This could be the worst crisis Greece has ever known, an over-excited reporter on the BBC opined the other day. There speaks a man without a history degree, riposted the broadcaster and historian Dan Snow. But you don't have to go back to the time when Alexander of Macedon massacred the Sacred Band of Thebans to find something worse. You could try 21 April 1967, when, on the eve of a general election, a group of right-wing army officers seized power in a coup d'etat after placing tanks in strategic positions around Athens and arresting top politicians and pretty much anyone they suspected might object.
There is, of course, something dramatic about a military coup and tanks on the street. But is it any more radical than what we might call the "market coup", which has suspended, if not overthrown, democracy in Greece in recent days? And not just Greece. In Italy, too, elected leaders have been replaced by rulers at the behest of the overheated financial markets. In the case of Italy, no one has objected too much because the man who has been replaced was a sleazy, manipulative, self-serving buffoon. But the change is one which ought to worry us.
There was general horror when George Papandreou, the outgoing Greek prime minister, announced he would hold a referendum to allow the people to endorse or reject the austerity package deal to save their country from bankruptcy. Citizens could not express their opinion, it was said, because there was no time: falling stock markets and rising bond interest rates would bust Greek banks before the vote could take place. Yet Mr Papandreou, in his cack-handed way, was raising a question that everyone was anxious to avoid: which is more important, economics or politics, capitalism or democracy?
The answer is clear. Political power in Europe has passed to a tiny elite of technocrats. Two days after the economist Lucas Papademos was sworn in as Prime Minister of Greece, another technocrat, Mario Monti, was asked to lead a new unity government in Italy.
Technocrat here is a euphemism for someone who has worked at or with the investment bank Goldman Sachs, nicknamed in financial circles "the vampire squid". Mr Monti was a member of Goldman's board of international advisers. Mario Draghi, the new president of the European Central Bank which controls eurozone monetary policy, is a Goldman man. So is Antonio Borges who, until Wednesday, was running the International Monetary Fund's European division. Mr Papademos is a former vice-president of that same European Central Bank; he is also the man who was running the Central Bank of Greece at the time when that country, like Italy, used complex derivatives to slim down the apparent size of its government debts in order to qualify to join the euro. The rules of the euro mandated that such debts shouldn't be above 60 per cent of the size of the economy. Who was behind that clever idea? The financial wizards of Goldman Sachs.

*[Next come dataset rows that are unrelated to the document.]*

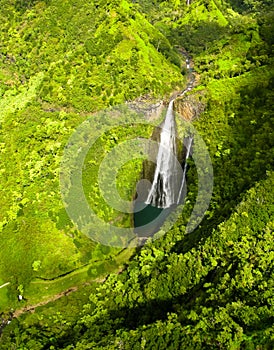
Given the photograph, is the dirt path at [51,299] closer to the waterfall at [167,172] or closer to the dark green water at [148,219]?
the dark green water at [148,219]

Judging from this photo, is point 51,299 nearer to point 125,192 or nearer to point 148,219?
point 148,219

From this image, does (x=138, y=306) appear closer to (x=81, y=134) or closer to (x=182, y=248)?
(x=182, y=248)

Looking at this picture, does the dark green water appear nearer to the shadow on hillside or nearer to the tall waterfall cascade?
the tall waterfall cascade

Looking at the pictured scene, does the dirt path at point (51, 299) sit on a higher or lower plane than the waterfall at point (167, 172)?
lower

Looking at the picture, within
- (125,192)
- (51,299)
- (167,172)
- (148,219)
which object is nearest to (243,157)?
(167,172)

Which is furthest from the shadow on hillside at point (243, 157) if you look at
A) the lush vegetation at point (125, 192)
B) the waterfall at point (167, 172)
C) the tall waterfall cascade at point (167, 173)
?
the waterfall at point (167, 172)

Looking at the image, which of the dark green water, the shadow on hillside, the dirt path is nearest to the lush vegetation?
the shadow on hillside
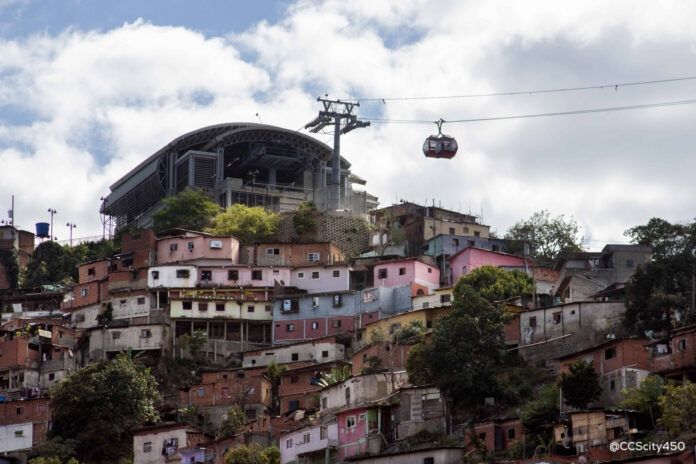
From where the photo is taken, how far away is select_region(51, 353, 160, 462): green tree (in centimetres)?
6188

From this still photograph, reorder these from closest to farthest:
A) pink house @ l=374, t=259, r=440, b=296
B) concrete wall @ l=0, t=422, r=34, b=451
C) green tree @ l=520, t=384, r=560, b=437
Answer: green tree @ l=520, t=384, r=560, b=437
concrete wall @ l=0, t=422, r=34, b=451
pink house @ l=374, t=259, r=440, b=296

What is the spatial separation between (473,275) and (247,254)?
17795 mm

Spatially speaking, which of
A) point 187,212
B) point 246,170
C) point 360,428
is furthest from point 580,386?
point 246,170

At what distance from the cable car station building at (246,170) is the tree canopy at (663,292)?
121ft

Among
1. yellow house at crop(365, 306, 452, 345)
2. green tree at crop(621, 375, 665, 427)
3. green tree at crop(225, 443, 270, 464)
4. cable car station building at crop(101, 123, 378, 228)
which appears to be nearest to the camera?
green tree at crop(621, 375, 665, 427)

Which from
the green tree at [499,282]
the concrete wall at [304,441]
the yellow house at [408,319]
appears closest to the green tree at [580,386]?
the concrete wall at [304,441]

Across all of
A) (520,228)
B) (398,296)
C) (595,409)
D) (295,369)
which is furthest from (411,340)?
(520,228)

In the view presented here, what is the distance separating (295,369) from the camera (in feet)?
217

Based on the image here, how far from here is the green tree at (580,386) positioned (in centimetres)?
4947

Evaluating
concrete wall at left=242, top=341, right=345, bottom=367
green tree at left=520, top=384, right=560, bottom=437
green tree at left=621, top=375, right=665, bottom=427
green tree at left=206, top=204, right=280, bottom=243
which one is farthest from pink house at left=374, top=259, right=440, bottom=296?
green tree at left=621, top=375, right=665, bottom=427

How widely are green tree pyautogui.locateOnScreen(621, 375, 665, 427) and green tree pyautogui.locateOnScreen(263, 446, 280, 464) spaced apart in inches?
662

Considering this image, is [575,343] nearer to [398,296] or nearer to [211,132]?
[398,296]

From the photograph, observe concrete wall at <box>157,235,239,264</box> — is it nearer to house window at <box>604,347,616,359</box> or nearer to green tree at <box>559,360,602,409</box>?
house window at <box>604,347,616,359</box>

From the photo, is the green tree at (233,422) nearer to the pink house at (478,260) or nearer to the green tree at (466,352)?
the green tree at (466,352)
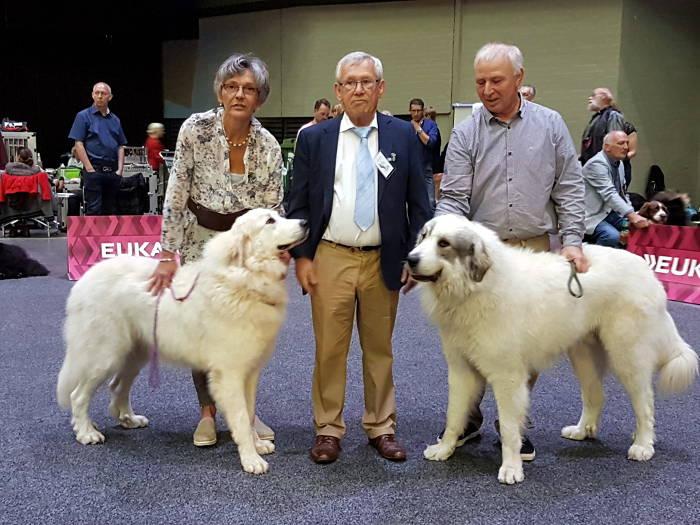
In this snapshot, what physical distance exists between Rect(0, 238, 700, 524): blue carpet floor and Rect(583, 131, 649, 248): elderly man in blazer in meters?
2.42

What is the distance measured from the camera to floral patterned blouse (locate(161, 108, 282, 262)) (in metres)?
3.00

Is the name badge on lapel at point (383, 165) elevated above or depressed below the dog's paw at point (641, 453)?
above

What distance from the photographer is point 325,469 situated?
2.86 m

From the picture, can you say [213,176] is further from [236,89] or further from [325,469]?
[325,469]

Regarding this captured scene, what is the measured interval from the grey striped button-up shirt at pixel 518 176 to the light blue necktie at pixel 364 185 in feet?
1.16

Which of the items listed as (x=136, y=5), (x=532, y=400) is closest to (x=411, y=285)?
(x=532, y=400)

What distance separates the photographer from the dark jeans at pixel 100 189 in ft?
24.3

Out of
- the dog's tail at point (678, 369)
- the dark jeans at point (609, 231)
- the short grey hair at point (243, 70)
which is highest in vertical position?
the short grey hair at point (243, 70)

You don't have to smell conspiracy to be concerned here, merely a confluence of interests. Technocrats or politicians, they all sing from the same highly marketised hymn-sheet. Insanity, said Albert Einstein, is doing the same thing over and over again and expecting different results.
It is ironic that this democratic deficit is opening up in Europe just as democracy has come back on to the agenda in the Middle East, where the Arab Spring is that region's equivalent of knocking at the gates of dictatorship and oppression, much as Europe did, beginning with the assault on the Bastille in 1789. Sceptics, of course, will tell you that democracy in Europe has been dead for some time already, thanks to the EU, where neither the Council of Ministers nor the Commission are directly elected and where the European Parliament has no real say in big decisions. Certainly, over the past two decades, Silvio Berlusconi has eroded the integrity of Italian democracy, with his puppet appointments and manipulation of the legislative process to promote the interests of his personal business empire. Italy's sclerotic political class not only allowed that but also mortgaged its country to Europe and other holders of Italian debt. And now all Europe is paying the price.
What is alarming is that the markets have been able to fire Mr Berlusconi in response. Markets rule, somewhat irrationally, but they rule nonetheless. Some have argued that markets are just another form of popular vote, saying we are all the market, through our savings, investments, insurance policies and pensions. But those finances, too, are controlled by technocrats made in the same free-market mould as the technocrats in the German finance ministry, European Central Bank, the IMF and the European Commission, who will decide the future living conditions of the people of Greece.
In one sense, we have only ourselves to blame. Those in charge insist that the firm forward-looking action that is now required is anathema to politicians whose myopic gaze is fixed on the next set of elections. Some decisions require too long-term a vision to fit into short-term political horizons. Some democratic reforms may be needed to reconcile economic and political cycles. That – plus more courage from our politicians.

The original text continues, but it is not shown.